WHAT IS ASKED =
Reproduce each of the records below word for word, in the same order.

begin EXCERPTED RECORDS

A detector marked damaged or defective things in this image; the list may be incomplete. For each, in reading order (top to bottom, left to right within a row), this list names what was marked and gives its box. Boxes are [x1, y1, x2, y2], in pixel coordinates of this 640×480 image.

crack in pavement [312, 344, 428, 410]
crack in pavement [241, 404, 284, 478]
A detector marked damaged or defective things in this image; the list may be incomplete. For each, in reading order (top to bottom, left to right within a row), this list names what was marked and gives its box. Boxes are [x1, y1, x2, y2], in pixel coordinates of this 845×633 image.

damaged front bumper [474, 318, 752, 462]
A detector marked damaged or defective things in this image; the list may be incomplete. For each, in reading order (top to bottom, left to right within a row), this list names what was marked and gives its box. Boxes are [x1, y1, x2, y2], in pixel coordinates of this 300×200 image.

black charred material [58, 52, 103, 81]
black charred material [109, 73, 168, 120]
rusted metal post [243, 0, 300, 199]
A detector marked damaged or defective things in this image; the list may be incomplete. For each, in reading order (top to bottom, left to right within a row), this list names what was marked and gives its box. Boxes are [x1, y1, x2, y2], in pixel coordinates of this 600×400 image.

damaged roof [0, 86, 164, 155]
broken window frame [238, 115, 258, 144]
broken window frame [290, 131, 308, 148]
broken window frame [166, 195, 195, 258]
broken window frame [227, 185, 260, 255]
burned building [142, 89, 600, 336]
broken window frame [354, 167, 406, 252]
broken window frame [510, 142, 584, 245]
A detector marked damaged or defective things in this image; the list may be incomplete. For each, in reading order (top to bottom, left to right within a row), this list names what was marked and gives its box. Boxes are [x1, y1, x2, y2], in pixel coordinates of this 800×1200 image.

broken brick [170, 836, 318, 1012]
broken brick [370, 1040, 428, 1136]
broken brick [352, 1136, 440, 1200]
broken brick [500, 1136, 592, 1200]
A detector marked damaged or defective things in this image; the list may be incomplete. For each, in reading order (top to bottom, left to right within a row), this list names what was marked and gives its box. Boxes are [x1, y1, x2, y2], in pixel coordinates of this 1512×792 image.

end EXCERPTED RECORDS

COMPLETE OUTPUT =
A detector marked damaged or defective things in this image; the list may be incomplete. For each, in reading order (top to bottom, left to right within a row), this list names what was marked and gives its box. Boxes are [x1, y1, x2, y2], in pixel coordinates of this 640×480 image.

crack in pavement [312, 344, 428, 410]
crack in pavement [241, 404, 284, 478]
A detector marked damaged or defective things in this image; the list may be incomplete. For each, in reading order (top to bottom, left to right within a row), this list names what was marked and gives its box. Boxes are [x1, y1, x2, y2], in pixel coordinates of this 845×633 image.

damaged front bumper [474, 318, 752, 462]
A detector marked damaged or defective things in this image; the list may be incomplete. For each, in reading order (top to bottom, left to right within a row), this list names what was marked and gives its box. Boxes are [x1, y1, x2, y2], in pixel coordinates of this 300×200 image.

black charred material [58, 52, 103, 81]
black charred material [109, 73, 168, 120]
rusted metal post [243, 0, 300, 199]
A detector marked damaged or defective things in this image; the list may be incomplete. For each, in reading order (top to bottom, left to right within a row), this list names what was marked and gives its box. Boxes are [x1, y1, x2, y2], in pixel coordinates of this 600×400 image.

damaged roof [0, 86, 164, 155]
broken window frame [238, 115, 258, 144]
broken window frame [290, 131, 308, 148]
broken window frame [166, 195, 195, 258]
broken window frame [227, 185, 260, 255]
burned building [142, 89, 600, 336]
broken window frame [354, 167, 406, 252]
broken window frame [510, 142, 584, 245]
A detector marked damaged or defective things in this image; the list may be incomplete. For each, in reading order (top to bottom, left to right within a row), this list names what was marked and gives its box. Boxes are [x1, y1, x2, y2], in pixel coordinates of this 800×1200 image.

broken brick [170, 836, 318, 1012]
broken brick [370, 1040, 428, 1136]
broken brick [352, 1136, 440, 1200]
broken brick [500, 1136, 592, 1200]
A detector marked damaged or defective things in this image; the list may be incomplete. For each, in reading order (top to bottom, left to right within a row), this list names what was marked and gives its box. Boxes are [x1, y1, x2, y2], in pixel coordinates of this 1512×792 image.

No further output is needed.